* start DOCUMENT EXTRACT *

This has been so important, I’ll deal with more next week too!
Dear
Hillary,
I was getting along with a Thai girl real famously and
then had to go on business in Bangkok. When I came back after a week, she
was seeing some German man and not look to me. What can I do to get her
back?
Destroyed Dane
Dear Destroyed,
Wait till the German goes on a visa run.
Dear Hillary,
While I am sure many of the questions you get each week
are not real, let me assure you that mine is. I am a forty year old
divorced (14 years ago) British subject and I have a twenty year old
daughter who lives in England with my ex wife. After my experience in the
UK I have not had any real relationships with anyone over here, just the
odd fling with a couple of girls, and certainly nothing serious. Now I
find I am becoming increasingly attracted to a young Thai in our office.
We go out some evenings for dinner after work and I enjoy his company very
much. This next month my daughter is coming over for a holiday (I have not
seen her for four years) and can you see the problem? I want to introduce
her to my Thai friend, but do not know how she will react to her father
having a male friend?

* end DOCUMENT EXTRACT *
* start INFORMATION GIVEN *

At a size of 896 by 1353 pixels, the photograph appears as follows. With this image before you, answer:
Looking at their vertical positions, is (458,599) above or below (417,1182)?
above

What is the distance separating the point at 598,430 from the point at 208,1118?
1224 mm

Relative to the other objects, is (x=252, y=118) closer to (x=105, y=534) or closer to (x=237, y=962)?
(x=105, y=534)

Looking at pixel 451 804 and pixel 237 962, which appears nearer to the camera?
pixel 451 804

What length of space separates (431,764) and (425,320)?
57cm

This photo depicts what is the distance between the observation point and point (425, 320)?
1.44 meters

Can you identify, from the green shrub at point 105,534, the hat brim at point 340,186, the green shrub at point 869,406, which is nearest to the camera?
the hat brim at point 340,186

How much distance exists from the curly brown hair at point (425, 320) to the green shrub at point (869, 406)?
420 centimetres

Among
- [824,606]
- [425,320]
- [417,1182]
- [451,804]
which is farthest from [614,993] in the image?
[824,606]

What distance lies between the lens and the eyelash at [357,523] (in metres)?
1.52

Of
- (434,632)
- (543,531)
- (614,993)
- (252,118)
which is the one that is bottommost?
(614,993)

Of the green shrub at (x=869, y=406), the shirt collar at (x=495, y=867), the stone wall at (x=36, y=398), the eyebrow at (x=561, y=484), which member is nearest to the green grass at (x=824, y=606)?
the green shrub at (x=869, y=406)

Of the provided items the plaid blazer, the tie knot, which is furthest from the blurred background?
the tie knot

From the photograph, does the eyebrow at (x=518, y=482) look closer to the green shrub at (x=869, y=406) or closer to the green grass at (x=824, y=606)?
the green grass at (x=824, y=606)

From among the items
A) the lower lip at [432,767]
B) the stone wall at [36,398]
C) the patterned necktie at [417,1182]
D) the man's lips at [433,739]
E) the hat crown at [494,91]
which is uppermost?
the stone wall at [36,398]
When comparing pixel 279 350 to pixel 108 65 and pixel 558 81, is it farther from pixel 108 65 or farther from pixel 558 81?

* end INFORMATION GIVEN *

- TASKS FOR THIS EXERCISE:
1) Can you rewrite the advice column's paragraph beginning "I was getting along with a Thai girl" more briefly, keeping its main facts?
2) Can you write what follows in the advice column, picking up right after its last sentence?
The records come from a separate source, not from the advice column.

- SET OF ANSWERS:
1) The writer was getting on very well with a Thai girl until a week-long business trip to Bangkok. On returning, the writer found her seeing a German man and no longer paying attention to the writer, and asks how to win her back.

2)
James
Dear James,
For goodness sake, James, you are 40 years of age, not
14. Your daughter at 20 years old in the UK is probably dating two
Pakistanis, a West Indian, the Huddersfield United football team and her
hairdresser is living in sin with a gigolo from Golders Green. Wake up!
This is the 21st century, not the 18th. Stop worrying and believe that
life begins at 40. Or alternatively remember that today is the beginning
of the end of your life, and start enjoying it before there isn’t any
left!
Dear Hillary,
I have a favourite pair of shoes that need some work
doing. Any suggestions as to where I should take them?
Fran
Dear Fran,
Hillary has been asked this before, but I know there is
a little chap who does good work on Pattaya Klang, next to the Leng Kee
Restaurant in the laneway there. Cost 220 baht for my boyfriend’s good
shoes full soled and heeled. He will often do the work while you wait -
have a meal in Leng Kee while he does it. He will even lend you some
scuffs to walk to your table! That’s service! There will be others - ask
the ladies in the Pattaya International Ladies Club.
Dear Hillary,
My husband suffers from very greasy hair and I have to
get the maid to wash the pillowslip every day. Any suggestions?
Marjorie
Dear Marge,
Change husbands or give the maid a raise. Alternatively
you could try lining his pillow with grease-proof paper.
Dear Hillary,
With all the publicity recently about animal attacks in
Pattaya, should I take my 64 year old mother to the animal park
attractions when she comes on holiday later in the year? My husband says I
am worrying unnecessarily. What do you think?
Worried daughter
Dear Worried daughter,
I am so pleased to meet someone who thinks so highly of
their mother, but I am with your husband, I’m afraid. The likelihood of
animal attack is very much less than her chances of falling out of the sky
or being run down by a London bus. Relax.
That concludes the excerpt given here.